- _The task_:
Copy out the lines from the one containing "At what distance is" through the one containing "395 centimetres", both included, with nothing changed.

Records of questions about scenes

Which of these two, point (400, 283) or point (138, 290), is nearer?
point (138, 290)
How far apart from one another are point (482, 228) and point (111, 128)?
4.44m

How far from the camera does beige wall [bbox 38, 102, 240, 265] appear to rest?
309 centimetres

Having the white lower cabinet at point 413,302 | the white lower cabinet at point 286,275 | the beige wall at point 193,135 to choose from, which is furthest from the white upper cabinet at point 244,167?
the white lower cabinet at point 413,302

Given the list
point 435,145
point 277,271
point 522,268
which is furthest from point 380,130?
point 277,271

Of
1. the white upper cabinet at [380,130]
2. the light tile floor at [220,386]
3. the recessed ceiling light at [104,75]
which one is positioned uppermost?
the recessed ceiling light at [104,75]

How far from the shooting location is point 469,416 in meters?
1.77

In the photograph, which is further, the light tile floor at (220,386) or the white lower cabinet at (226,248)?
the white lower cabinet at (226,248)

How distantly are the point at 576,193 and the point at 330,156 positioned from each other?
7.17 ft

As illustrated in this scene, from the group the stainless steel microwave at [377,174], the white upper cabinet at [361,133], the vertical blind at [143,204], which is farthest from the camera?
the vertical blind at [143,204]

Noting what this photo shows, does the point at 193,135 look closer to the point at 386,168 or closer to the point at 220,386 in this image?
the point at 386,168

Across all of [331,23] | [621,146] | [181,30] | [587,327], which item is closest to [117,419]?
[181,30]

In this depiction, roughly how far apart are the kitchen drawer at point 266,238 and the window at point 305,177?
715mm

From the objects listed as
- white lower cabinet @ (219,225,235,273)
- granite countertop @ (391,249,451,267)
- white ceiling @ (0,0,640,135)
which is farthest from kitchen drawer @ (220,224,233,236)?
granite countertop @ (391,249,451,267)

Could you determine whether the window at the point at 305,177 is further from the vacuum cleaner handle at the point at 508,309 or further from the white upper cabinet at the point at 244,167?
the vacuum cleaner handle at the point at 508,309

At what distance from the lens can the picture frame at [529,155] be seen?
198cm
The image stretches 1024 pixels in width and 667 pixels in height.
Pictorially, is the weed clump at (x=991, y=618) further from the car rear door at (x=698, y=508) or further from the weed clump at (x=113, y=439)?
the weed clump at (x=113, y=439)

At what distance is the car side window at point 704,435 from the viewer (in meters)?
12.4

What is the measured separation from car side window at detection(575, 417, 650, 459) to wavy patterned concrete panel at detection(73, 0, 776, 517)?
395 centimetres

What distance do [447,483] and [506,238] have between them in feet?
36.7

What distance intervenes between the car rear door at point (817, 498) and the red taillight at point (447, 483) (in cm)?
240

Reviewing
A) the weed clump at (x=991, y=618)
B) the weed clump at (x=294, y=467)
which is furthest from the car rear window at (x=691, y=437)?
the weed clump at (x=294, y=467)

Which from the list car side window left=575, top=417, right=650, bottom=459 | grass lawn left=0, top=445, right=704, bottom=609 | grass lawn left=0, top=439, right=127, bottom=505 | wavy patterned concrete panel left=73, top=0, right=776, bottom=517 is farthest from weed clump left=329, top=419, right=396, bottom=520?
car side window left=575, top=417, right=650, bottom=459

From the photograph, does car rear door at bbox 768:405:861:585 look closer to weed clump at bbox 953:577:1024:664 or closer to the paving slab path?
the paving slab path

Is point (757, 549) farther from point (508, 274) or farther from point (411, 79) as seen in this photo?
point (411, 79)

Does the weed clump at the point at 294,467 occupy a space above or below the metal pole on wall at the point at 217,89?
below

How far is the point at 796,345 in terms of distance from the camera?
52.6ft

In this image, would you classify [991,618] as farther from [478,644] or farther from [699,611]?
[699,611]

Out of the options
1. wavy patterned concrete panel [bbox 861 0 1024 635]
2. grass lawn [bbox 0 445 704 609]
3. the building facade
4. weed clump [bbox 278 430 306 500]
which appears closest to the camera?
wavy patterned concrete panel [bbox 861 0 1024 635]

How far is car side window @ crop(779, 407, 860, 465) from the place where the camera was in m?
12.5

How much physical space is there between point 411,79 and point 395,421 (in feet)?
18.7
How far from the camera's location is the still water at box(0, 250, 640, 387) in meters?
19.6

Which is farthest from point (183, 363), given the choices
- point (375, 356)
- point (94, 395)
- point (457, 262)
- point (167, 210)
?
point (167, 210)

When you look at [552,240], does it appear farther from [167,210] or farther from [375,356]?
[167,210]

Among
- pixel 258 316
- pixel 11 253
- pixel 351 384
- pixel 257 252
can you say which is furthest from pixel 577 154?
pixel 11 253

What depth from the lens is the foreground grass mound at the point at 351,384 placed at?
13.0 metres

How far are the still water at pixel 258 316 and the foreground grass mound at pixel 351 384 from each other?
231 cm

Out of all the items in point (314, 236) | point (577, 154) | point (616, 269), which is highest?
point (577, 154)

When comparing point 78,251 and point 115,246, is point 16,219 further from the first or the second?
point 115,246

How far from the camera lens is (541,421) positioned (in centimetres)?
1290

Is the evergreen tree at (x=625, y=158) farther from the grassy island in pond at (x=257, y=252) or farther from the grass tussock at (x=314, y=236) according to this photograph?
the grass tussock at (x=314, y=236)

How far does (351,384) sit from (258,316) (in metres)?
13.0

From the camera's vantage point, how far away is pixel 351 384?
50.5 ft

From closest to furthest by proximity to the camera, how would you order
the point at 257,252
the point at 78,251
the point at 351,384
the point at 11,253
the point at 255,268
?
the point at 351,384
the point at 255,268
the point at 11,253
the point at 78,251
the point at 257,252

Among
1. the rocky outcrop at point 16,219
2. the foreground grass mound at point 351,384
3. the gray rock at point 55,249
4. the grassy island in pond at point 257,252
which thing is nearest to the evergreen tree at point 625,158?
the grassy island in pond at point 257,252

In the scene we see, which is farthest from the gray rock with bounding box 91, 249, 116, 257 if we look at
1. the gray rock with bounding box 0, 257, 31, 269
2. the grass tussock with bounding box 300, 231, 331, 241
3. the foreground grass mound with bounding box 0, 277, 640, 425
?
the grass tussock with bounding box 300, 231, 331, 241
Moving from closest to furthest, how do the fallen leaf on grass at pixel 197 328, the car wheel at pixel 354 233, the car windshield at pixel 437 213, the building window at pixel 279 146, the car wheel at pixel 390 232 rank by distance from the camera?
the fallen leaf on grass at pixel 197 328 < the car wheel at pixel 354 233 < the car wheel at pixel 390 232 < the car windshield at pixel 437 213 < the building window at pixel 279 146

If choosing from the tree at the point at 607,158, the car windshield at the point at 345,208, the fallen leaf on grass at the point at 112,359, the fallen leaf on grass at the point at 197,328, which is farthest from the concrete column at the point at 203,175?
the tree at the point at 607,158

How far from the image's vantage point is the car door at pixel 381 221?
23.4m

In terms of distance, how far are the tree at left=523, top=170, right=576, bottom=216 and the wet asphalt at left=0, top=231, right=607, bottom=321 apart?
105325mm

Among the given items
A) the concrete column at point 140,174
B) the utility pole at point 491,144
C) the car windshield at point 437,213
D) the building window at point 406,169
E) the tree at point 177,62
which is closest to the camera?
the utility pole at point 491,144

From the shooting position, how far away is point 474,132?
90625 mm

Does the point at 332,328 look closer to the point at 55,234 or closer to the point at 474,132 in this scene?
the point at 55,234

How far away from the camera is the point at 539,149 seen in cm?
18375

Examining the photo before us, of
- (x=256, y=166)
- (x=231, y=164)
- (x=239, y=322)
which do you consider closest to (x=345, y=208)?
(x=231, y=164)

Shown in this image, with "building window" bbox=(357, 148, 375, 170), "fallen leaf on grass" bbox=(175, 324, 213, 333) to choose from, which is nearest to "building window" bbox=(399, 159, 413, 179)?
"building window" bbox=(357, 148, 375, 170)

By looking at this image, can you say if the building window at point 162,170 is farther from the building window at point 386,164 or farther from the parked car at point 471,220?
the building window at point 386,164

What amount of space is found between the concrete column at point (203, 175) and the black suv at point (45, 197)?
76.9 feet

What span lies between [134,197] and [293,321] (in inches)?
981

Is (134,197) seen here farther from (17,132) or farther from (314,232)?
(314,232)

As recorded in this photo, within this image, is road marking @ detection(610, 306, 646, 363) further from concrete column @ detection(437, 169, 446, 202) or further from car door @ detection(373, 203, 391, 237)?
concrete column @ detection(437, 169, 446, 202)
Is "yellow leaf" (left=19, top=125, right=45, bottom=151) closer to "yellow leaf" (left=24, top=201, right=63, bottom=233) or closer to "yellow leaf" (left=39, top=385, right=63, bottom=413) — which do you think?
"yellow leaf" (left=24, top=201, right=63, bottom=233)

- _Solved exercise_:
At what distance is the car side window at point 704,435 from the viewer (in meters)?
12.4

What is the measured separation from car side window at detection(575, 417, 650, 459) to wavy patterned concrete panel at detection(73, 0, 776, 517)?
395 centimetres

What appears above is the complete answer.